Atomic Habits by James Clear
This book provides some very reassuring insights explaining how small changes can make a big difference. James Clear uncovers a handful of simple life hacks and delves into cutting-edge psychology and neuroscience to explain why they work. Along the way, he shares the stories of Olympic gold medalists, leading CEOs, and distinguished scientists who have used the science of tiny habits to stay productive, motivated, and happy.
People think that when you want to change your life, you need to think big. But Clear has discovered another way. He argues that real change comes from the compound effect of hundreds of small decisions: doing two push-ups a day, waking up five minutes earlier, or holding a single short phone call. He calls them atomic habits.
There is more to the book than this one idea. Clear also explains other concepts such as the three-later concentric circle for behaviour change, which divides into outcome, process and identity change. People usually address these levels of change in this order, however, Clear says that the best way to drive yourself is through identity first, focusing on who we wish to become. There’s some other great and seemingly simple advice, like tying an old habit to a new habit you want to create. For example, after I have my morning coffee I spend ten minutes studying Chinese.
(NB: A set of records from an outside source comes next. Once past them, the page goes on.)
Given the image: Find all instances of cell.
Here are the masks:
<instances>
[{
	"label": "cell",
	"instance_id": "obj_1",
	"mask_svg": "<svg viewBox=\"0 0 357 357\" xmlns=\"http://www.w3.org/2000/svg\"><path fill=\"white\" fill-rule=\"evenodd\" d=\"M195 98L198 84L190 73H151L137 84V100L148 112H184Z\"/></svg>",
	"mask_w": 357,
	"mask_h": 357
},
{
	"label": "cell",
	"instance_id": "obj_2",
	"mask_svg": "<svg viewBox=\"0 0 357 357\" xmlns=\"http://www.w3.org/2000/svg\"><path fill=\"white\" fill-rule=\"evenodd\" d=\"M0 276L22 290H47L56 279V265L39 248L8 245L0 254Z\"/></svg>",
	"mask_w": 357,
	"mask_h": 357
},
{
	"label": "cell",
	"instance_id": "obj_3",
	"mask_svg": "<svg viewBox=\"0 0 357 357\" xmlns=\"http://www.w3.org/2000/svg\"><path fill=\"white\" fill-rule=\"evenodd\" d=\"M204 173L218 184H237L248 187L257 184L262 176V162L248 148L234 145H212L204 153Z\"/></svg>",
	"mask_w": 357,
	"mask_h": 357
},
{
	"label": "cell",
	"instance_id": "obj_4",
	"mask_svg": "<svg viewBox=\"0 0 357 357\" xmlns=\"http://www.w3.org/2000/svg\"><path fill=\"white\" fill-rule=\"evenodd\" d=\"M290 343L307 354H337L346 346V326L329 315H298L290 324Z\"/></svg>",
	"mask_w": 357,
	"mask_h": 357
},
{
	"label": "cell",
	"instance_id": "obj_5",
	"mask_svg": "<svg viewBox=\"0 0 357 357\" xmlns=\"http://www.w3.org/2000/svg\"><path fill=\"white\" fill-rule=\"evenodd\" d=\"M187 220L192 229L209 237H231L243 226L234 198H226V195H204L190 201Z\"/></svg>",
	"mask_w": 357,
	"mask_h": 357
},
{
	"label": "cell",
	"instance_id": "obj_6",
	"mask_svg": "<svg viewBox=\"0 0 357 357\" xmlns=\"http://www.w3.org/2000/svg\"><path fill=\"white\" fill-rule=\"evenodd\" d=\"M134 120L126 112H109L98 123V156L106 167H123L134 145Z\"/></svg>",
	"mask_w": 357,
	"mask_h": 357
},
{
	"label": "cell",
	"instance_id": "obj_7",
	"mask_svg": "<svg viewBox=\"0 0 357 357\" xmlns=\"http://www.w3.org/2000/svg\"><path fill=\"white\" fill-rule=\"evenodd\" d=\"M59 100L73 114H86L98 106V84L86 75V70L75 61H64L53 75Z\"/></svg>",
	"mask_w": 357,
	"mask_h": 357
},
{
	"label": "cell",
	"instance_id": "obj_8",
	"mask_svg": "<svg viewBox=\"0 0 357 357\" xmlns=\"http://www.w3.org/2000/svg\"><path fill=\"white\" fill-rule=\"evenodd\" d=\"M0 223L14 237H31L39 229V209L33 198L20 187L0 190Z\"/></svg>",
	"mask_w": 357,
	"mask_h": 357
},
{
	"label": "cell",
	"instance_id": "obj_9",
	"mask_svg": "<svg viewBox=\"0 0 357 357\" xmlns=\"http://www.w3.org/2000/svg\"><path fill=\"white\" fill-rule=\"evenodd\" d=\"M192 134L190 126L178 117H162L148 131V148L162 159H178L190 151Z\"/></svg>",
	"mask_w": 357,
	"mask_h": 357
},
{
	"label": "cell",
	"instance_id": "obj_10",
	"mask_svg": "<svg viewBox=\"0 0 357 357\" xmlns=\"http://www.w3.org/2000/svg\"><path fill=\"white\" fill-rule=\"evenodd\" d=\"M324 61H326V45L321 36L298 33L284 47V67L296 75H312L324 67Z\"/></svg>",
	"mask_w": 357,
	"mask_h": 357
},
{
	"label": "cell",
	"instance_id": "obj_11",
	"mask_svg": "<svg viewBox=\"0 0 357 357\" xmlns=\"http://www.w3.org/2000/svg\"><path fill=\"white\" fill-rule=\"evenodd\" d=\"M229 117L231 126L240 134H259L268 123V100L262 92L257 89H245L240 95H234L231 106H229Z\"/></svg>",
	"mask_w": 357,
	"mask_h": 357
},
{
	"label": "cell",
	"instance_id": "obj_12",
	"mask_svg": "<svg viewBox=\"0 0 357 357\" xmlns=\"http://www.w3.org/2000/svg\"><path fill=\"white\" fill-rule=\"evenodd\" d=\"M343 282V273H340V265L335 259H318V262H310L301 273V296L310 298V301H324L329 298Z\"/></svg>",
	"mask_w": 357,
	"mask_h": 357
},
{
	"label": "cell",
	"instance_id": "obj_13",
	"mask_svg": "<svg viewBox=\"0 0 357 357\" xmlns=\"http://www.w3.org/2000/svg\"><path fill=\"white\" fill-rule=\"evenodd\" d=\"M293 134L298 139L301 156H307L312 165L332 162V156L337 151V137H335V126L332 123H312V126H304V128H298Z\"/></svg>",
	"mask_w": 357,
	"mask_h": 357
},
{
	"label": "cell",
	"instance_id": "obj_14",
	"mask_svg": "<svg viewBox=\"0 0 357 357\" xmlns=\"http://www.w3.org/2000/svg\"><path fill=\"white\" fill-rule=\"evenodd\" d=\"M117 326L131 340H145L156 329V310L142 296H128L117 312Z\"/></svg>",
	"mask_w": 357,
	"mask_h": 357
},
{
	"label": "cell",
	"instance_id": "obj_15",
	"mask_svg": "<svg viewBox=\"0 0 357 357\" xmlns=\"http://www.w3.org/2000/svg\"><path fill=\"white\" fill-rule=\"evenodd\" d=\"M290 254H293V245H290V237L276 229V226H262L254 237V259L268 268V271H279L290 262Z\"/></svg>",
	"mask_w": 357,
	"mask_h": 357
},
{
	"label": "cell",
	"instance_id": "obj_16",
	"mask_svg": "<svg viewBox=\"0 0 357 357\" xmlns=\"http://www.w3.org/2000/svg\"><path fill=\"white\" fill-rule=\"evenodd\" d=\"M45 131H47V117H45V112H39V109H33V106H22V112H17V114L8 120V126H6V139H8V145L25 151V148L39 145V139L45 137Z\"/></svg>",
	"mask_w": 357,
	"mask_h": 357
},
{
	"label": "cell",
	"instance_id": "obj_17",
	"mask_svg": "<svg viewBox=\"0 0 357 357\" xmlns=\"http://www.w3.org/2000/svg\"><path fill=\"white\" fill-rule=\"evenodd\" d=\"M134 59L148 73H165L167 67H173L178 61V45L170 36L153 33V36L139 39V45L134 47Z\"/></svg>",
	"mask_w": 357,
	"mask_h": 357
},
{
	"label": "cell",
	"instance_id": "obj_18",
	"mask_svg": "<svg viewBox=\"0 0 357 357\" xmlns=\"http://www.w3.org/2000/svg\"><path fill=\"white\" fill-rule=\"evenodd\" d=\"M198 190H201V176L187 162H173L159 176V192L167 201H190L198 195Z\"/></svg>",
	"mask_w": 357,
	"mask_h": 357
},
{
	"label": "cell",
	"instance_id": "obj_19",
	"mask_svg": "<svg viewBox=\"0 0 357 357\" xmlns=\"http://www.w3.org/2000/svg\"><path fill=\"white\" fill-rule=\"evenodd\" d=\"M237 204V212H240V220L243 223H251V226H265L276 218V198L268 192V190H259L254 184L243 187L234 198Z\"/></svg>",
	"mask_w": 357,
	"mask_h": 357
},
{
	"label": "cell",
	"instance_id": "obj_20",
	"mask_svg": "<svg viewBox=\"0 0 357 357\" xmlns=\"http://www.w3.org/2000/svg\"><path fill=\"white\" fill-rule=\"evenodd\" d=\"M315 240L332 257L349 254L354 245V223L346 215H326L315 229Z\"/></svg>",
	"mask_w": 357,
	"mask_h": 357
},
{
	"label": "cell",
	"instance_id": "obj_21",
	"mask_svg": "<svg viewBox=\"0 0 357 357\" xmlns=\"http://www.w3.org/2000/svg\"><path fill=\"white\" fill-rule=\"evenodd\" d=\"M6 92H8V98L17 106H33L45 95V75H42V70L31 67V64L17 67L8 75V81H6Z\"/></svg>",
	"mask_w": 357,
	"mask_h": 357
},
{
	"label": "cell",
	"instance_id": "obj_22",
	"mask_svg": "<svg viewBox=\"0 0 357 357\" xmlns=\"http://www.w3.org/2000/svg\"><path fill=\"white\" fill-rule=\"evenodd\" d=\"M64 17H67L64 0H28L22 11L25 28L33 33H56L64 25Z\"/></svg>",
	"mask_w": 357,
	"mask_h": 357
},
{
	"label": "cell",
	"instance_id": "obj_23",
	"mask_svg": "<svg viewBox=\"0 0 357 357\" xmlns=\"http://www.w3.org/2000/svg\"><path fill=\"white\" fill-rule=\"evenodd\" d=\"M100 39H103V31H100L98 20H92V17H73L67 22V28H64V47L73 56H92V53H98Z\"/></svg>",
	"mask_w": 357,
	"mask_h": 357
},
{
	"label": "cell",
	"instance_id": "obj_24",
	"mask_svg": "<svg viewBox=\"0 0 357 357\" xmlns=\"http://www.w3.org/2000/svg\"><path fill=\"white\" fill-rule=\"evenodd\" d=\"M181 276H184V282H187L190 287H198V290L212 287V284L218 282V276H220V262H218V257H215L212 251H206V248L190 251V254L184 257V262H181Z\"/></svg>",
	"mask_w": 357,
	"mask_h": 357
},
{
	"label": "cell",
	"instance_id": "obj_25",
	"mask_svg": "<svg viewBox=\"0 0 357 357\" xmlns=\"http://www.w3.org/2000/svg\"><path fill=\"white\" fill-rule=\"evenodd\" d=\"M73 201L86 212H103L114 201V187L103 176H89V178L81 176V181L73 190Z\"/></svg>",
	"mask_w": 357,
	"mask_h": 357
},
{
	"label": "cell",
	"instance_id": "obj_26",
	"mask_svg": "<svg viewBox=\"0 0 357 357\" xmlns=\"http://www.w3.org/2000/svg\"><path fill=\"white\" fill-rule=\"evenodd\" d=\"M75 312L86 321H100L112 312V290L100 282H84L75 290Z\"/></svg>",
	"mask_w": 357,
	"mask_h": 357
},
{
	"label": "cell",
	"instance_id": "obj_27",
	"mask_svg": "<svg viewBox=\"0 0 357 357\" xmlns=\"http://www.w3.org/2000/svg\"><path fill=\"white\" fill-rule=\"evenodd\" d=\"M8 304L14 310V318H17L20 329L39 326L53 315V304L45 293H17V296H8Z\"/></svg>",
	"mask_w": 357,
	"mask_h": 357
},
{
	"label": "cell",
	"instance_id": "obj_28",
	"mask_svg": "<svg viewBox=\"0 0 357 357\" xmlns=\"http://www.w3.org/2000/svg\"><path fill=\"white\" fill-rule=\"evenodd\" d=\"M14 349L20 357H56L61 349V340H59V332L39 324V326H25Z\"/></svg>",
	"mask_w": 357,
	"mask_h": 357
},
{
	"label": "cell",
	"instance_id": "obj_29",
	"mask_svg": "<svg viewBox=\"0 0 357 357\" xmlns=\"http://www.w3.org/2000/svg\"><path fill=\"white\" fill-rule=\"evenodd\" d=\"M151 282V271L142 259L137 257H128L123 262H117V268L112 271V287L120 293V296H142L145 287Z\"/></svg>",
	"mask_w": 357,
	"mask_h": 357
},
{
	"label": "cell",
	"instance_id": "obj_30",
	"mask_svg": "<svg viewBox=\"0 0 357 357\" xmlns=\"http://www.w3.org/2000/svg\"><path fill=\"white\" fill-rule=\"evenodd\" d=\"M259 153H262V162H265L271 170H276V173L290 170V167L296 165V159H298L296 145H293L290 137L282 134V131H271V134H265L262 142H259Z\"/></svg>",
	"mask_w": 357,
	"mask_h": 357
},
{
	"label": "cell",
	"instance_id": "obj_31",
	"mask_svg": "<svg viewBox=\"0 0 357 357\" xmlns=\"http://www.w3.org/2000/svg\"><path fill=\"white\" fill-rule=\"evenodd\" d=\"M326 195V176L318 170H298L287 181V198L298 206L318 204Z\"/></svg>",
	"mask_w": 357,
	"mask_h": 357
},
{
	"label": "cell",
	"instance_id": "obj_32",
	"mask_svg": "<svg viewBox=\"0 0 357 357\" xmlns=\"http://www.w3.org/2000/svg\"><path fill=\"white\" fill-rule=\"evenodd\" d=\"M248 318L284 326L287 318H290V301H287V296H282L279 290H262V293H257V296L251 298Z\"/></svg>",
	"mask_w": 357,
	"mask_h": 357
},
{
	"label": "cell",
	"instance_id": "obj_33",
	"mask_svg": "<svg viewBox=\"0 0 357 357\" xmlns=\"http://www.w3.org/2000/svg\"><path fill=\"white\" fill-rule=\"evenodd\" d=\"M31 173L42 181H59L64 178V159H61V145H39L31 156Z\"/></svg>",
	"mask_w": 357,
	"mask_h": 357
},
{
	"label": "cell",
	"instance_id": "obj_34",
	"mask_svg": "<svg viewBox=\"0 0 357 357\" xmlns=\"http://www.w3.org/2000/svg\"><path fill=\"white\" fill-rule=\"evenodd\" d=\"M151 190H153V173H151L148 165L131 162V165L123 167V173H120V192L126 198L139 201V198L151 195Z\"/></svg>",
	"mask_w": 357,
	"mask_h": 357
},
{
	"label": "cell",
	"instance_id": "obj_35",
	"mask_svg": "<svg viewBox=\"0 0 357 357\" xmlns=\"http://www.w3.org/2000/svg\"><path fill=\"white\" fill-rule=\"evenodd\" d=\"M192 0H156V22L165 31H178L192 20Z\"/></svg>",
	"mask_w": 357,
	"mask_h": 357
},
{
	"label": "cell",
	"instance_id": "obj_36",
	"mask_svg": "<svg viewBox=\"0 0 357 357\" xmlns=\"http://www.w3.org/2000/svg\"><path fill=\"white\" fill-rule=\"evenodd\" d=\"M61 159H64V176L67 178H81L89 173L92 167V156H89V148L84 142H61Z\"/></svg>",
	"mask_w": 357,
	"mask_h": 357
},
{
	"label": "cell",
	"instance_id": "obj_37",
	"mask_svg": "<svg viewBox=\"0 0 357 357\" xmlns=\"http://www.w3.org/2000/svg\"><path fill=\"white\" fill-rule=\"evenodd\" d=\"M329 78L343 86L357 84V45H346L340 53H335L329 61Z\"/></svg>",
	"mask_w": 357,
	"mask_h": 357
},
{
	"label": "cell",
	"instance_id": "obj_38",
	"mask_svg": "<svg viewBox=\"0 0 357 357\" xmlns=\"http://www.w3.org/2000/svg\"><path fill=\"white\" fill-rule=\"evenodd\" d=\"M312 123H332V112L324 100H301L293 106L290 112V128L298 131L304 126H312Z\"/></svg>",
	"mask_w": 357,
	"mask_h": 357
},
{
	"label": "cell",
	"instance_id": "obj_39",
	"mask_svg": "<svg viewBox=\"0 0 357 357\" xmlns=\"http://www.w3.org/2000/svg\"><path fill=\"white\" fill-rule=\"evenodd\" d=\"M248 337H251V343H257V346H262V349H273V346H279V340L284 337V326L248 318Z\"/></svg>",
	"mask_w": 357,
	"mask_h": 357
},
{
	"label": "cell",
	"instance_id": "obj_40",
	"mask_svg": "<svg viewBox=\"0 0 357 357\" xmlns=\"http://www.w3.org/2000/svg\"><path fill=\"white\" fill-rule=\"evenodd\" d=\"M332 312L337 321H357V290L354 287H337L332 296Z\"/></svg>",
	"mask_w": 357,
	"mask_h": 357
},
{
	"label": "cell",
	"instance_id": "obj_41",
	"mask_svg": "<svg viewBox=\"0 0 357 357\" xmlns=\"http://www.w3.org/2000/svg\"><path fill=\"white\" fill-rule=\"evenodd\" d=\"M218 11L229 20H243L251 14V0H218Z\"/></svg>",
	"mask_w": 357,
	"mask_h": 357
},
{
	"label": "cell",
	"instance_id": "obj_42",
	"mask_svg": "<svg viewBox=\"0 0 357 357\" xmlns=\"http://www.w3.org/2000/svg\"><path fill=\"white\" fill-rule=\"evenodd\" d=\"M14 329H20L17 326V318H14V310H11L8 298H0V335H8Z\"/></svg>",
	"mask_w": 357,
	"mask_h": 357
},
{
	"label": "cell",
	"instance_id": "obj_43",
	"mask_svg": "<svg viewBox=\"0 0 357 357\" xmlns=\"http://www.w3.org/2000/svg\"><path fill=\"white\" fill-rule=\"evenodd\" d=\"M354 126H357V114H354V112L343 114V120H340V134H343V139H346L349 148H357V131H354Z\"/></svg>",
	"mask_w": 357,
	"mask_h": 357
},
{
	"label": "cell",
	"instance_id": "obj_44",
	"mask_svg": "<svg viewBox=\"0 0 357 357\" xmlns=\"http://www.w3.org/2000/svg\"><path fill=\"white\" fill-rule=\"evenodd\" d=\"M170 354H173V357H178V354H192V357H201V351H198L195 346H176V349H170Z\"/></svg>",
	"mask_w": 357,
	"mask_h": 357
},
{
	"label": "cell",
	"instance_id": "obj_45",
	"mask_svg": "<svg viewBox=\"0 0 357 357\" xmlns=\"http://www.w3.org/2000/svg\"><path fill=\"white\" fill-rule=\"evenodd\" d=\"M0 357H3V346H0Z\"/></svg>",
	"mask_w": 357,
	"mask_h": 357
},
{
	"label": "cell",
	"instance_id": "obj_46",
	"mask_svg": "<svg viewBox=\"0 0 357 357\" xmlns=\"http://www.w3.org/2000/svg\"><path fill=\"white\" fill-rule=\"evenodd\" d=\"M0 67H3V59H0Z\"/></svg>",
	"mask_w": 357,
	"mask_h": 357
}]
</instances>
Another hack is to apply a two-minute rule this means that a new habit should be very achievable at first, once that is established it should be built up, but the first two minutes should always be easy. We also need to reward ourselves, that can be by simply noting that we’ve performed the habit. This very achievable and rewarding nature of a habit creates a positive state of mind and the desire to really make a task or a behaviour a habit for life.